When people ask me if they can try it if they are on the heavier side, I tell them:
If you can walk and jump with your body, you can handle a pole as well.
Ahead of her first three-month intensive pole camp in early October, we ask Anusha about the women who aren’t dancers that have taken her sessions — lawyers, IT professionals, yoga teachers... we wonder, what has been the biggest reservation in the classroom to date? “I have worked with students aged 11 to 48 and the most repeated question I get is: I’m a little on the heavier side. Can I still try it?” Her response: “If you can walk and jump with your body, you can handle a pole as well.”
Fitness, followers and a solid core workout apart, we wrap up our conversation with the simple but intangible: what does getting up on a pole feel like? Anusha has used many words to describe the experience over the course of our chat. Words like magical, independent and strong. But posed with this question outright, she surprises us with the last thing we expected to hear. She pauses for a moment and then smiles, “Free... like a child.”

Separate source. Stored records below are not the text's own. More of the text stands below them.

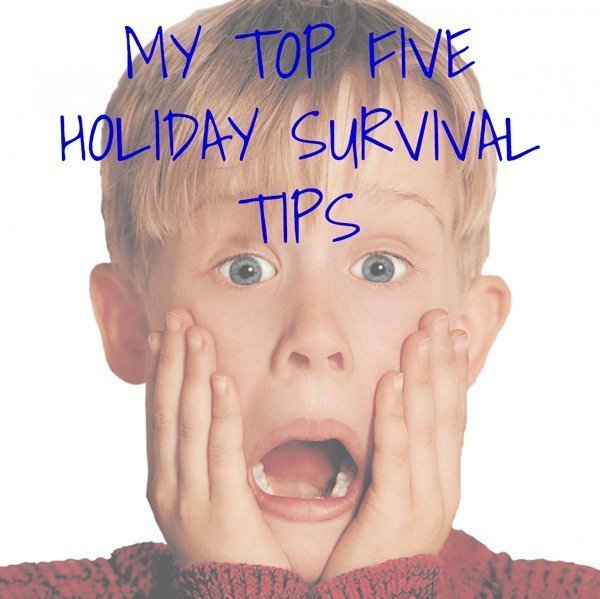 Motivation Monday – My Top Five Holiday Survival Tips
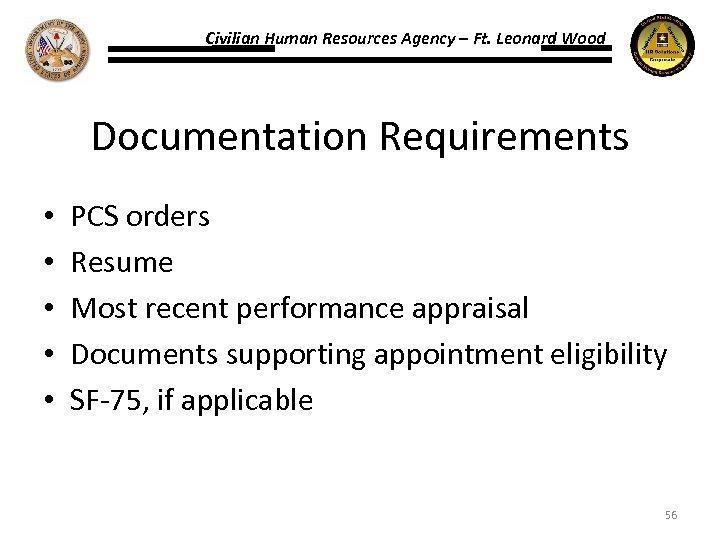 Civilian Human Resources Agency – Ft. Leonard Wood Documentation Requirements • • • PCS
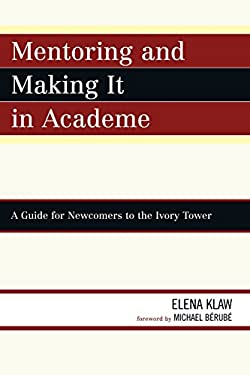 Mentoring and Making It in Academe: A Guide for Newcomers to the Ivory Tower 9780761844372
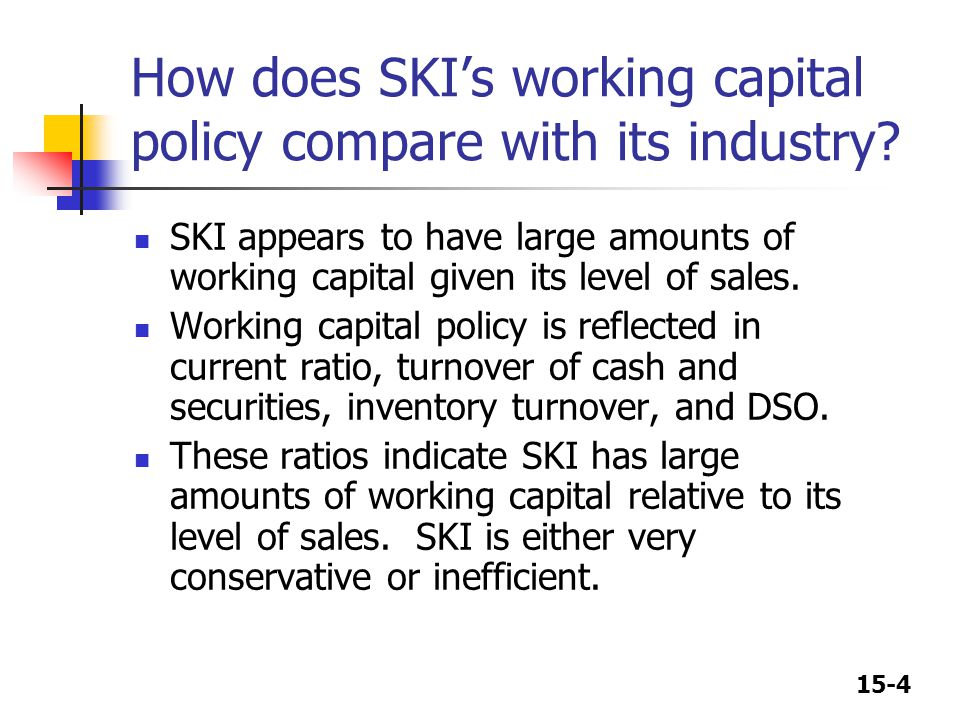 How does SKI's working capital policy compare with its industry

Pole camp starts October 9 at Tattva Studio, ECR. INR 25,000 for 24 pole sessions and 24 home workouts spread over three months; beginner-friendly.
Height of comfort
In a bid to empower women to feel the same sense of freedom she does while taking to the pole, as opposed to being self-conscious — Anusha has collaborated with Sthenos to create silicone-coated poles that don’t require skin contact for grip. “So you can wear what makes you comfortable that is body fitted — leggings, jeans...” she says. Weighing 15 to 20 kgs, these ‘fitness poles’ range from 8.5 feet to 13.5 feet and come with extenders if needed to adjust to your ceiling height. They are also completely portable and come with a custom-made heavy-duty bag for easy transportation. INR 34,999 inclusive of taxes and pan India delivery.